**Work required:** Nothing but the lines below from the first through the one with "A world globe" should appear, printed exactly; please leave pictures out.

(Saved data entries)
====================

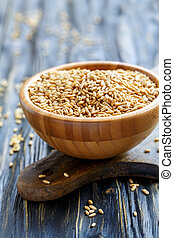 Seeds of oats in a wooden bowl.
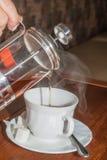 Hand van de persoon die wat thee in een mok geven stock fotografie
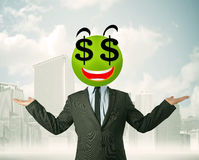 Homme avec le visage de smiley de symbole dollar Photo stock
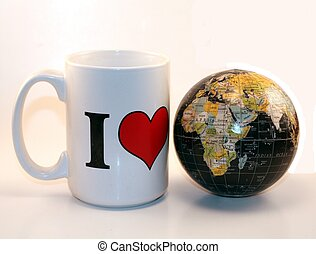 A world globe with I Love Mug and market economy against a white background. Business, financial and world trade. Global trade, financing and business.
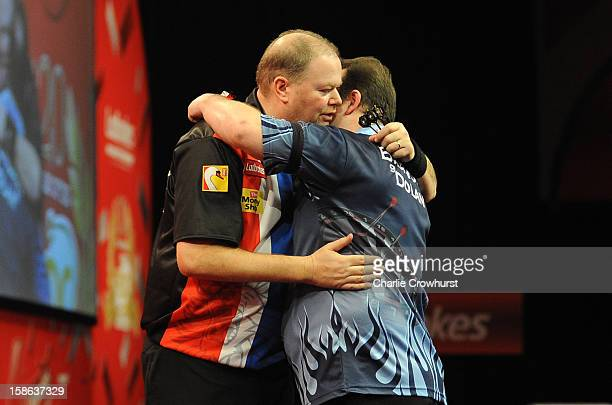 Raymond van Barneveld of the Netherlands congratulates Brendan Dolan of Northern Ireland during his second round match on day nine of the...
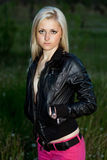 Blonde in a black leather jacket Stock Images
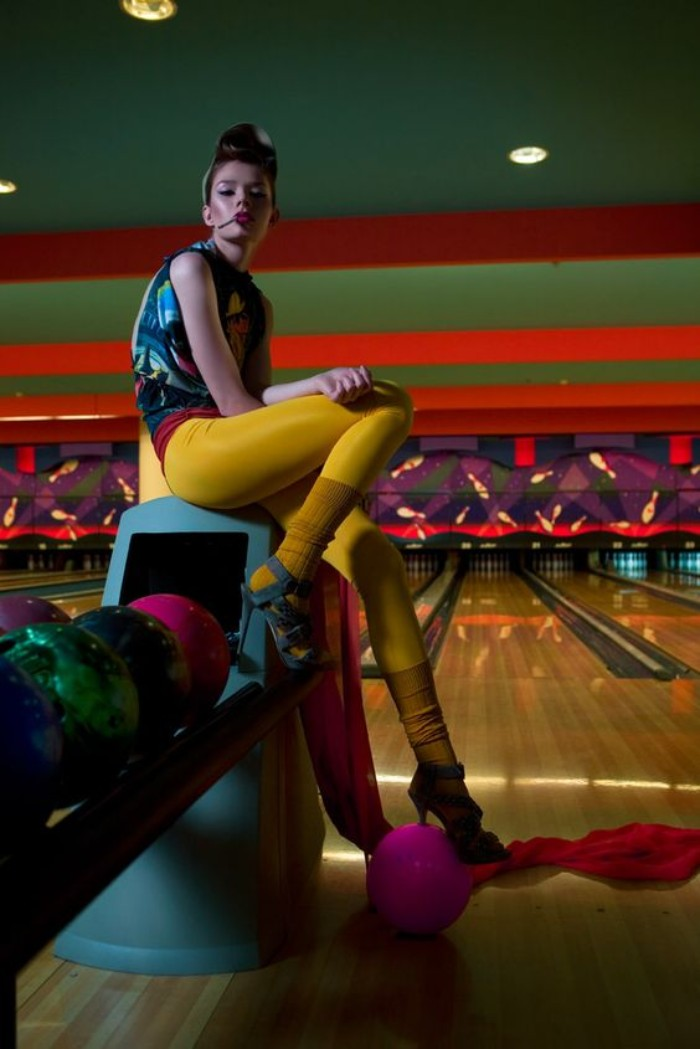 yellow leggings and matching yellow leg warmers, worn with teal high heeled sandals, 80s outfits, by a young woman in a bowling alley
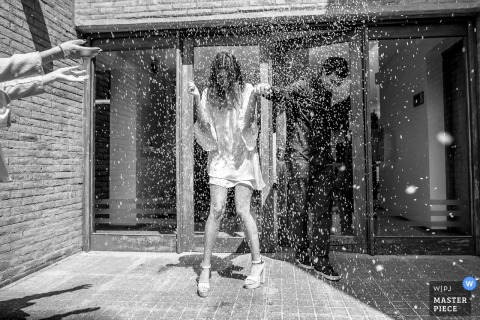 Argentina wedding photographer captured this black and white picture of a bride and groom being showered with confetti outdoors
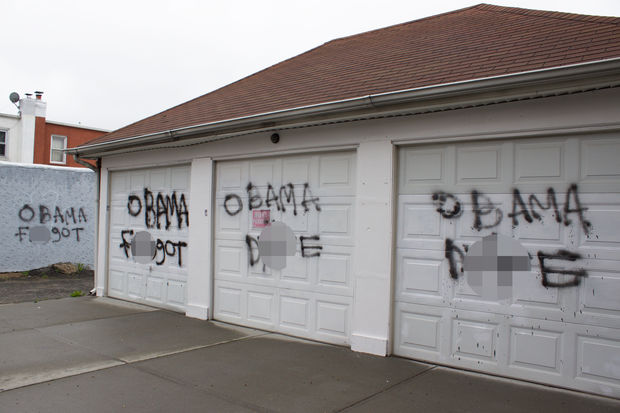 """Obama f----t"" and ""Obama d--e"" was written five times on the front and sides of the garages, located on 23rd Street between 28th and 29th avenues in what appeared to be black spray paint."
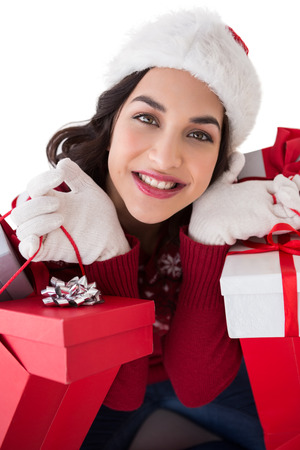 Happy brunette holding shopping bags full of gifts on white background photo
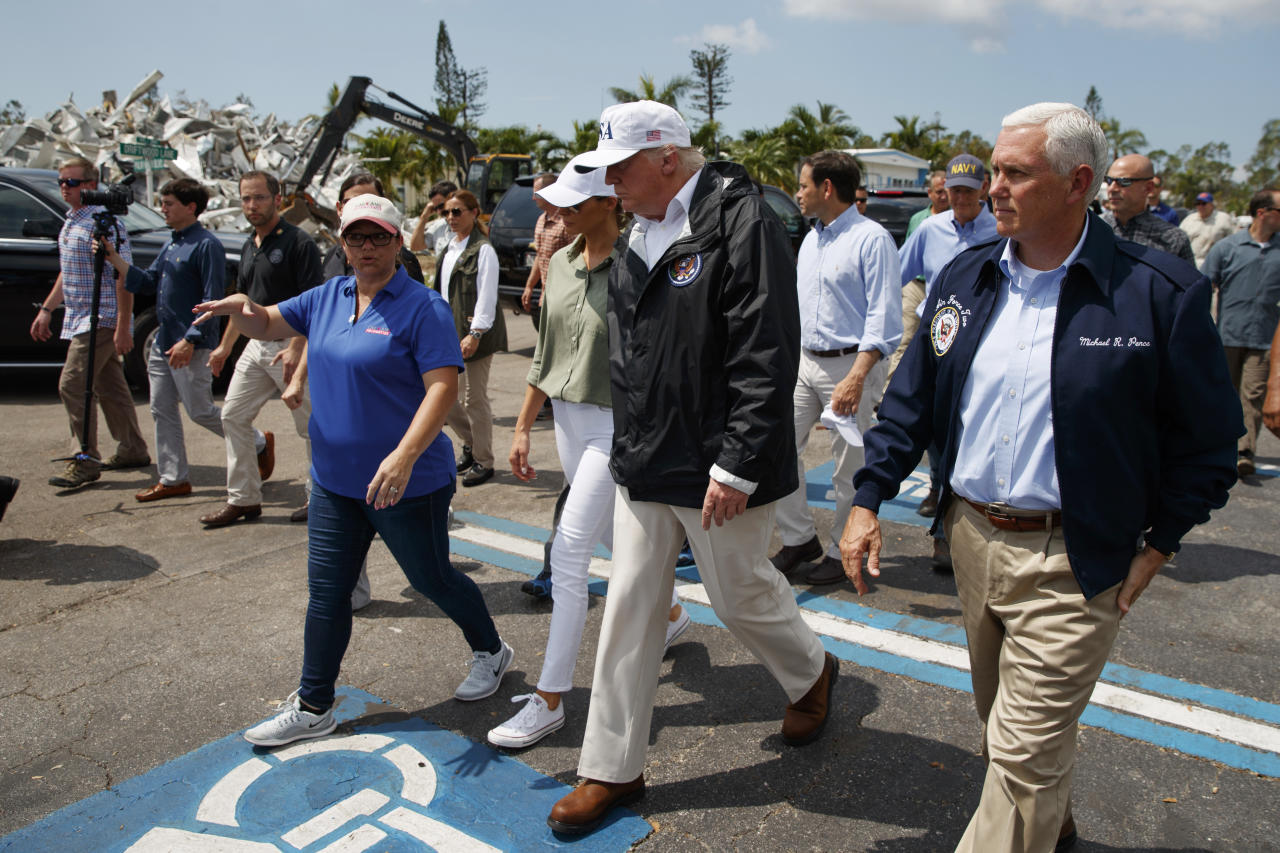 <p>President Donald Trump, first lady Melania Trump and Vice President Mike Pence, right, tour Naples Estates, a neighborhood impacted by Hurricane Irma, Thursday, Sept. 14, 2017, in Naples, Fla. (Photo: Evan Vucci/AP) </p>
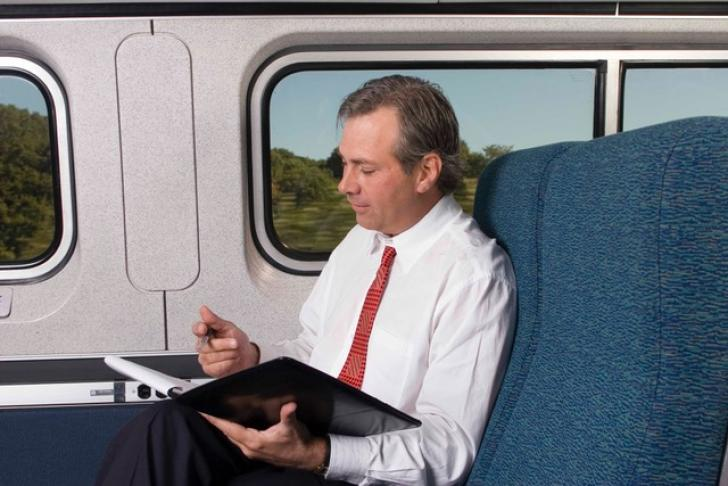 Business man rides train and works on tablet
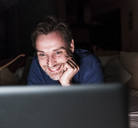 Portrait of smiling man looking at laptop having fun - UUF13489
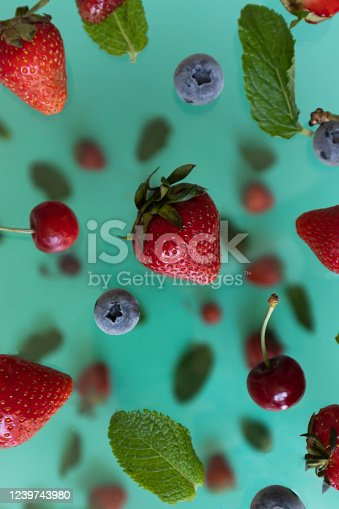 879258868 istock photo mix of flying berries on a blue background 1239743980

====================

**Response to the exercise:**
 Seeds of oats in a wooden bowl.
 Hand van de persoon die wat thee in een mok geven stock fotografie
 Homme avec le visage de smiley de symbole dollar Photo stock
 A world globe with I Love Mug and market economy against a white background. Business, financial and world trade. Global trade, financing and business.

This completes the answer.